* Ingo Molnar <[email protected]> wrote:
> > > > > This change causes the memory access of the "easy" spin-loop
> > > > > portion to be more agressive: after the REP; NOP we'd not do
> > > > > the 'easy-loop' with a simple CMPB, but we'd re-attempt the
> > > > > atomic op.
> > > >
> > > > It looks as if this is going to overflow of the lock counter,
> > > > no?
> > >
> > > hm, what do you mean? There's no lock counter.
> >
> > I mean, the repeated calls to decb will pretty soon make lock->slock
> > wrap around.
>
> ugh, indeed, bad thinko on my part. I'll rework this.
how about the patch below? Boot-tested on 32-bit. As a side-effect this
change also removes the 255 CPUs limit from the 32-bit kernel.
Ingo
------------------------->
Subject: [patch] x86: fix spin-loop starvation bug
From: Ingo Molnar <[email protected]>
Miklos Szeredi reported very long pauses (several seconds, sometimes
more) on his T60 (with a Core2Duo) which he managed to track down to
wait_task_inactive()'s open-coded busy-loop.

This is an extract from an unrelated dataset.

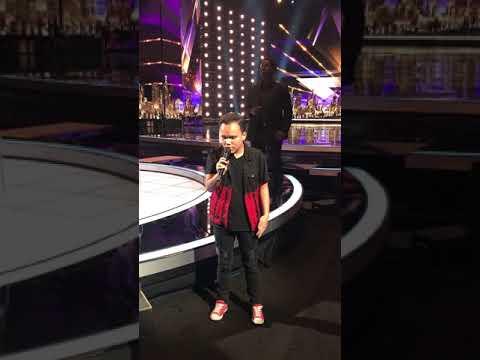 Kodi Lee at America's Got Talent Stage! (видео)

He observed that an
interrupt on one core tries to acquire the runqueue-lock but does not
succeed in doing so for a very long time - while wait_task_inactive() on
the other core loops waiting for the first core to deschedule a task
(which it wont do while spinning in an interrupt handler).
The problem is: both the spin_lock() code and the wait_task_inactive()

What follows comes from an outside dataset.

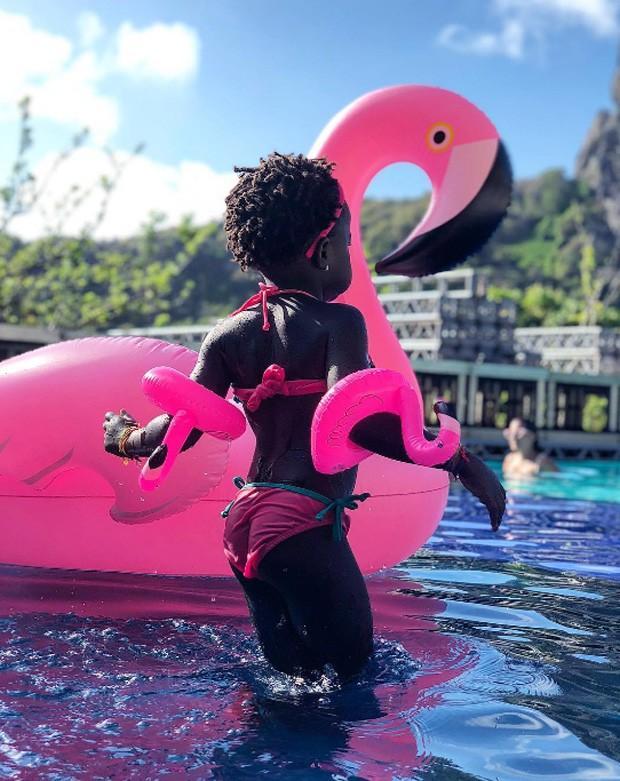 Titi se diverte em piscina  (Crédito: Reprodução/ Intagram)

loop uses cpu_relax()/rep_nop(), so in theory the CPU should have
guaranteed MESI-fairness to the two cores - but that didnt happen: one
of the cores was able to monopolize the cacheline that holds the
runqueue lock, for extended periods of time.

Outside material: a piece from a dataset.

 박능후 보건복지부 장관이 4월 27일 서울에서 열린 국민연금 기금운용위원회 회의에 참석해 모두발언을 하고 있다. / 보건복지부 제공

This patch changes the spin-loop to assert an atomic op after every REP
NOP instance - this will cause the CPU to express its "MESI interest" in
that cacheline after every REP NOP.
Signed-off-by: Ingo Molnar <[email protected]>
---
include/asm-i386/spinlock.h | 27 ++++++++++-----------------
include/asm-x86_64/spinlock.h | 33 ++++++++++++++++-----------------
2 files changed, 26 insertions(+), 34 deletions(-)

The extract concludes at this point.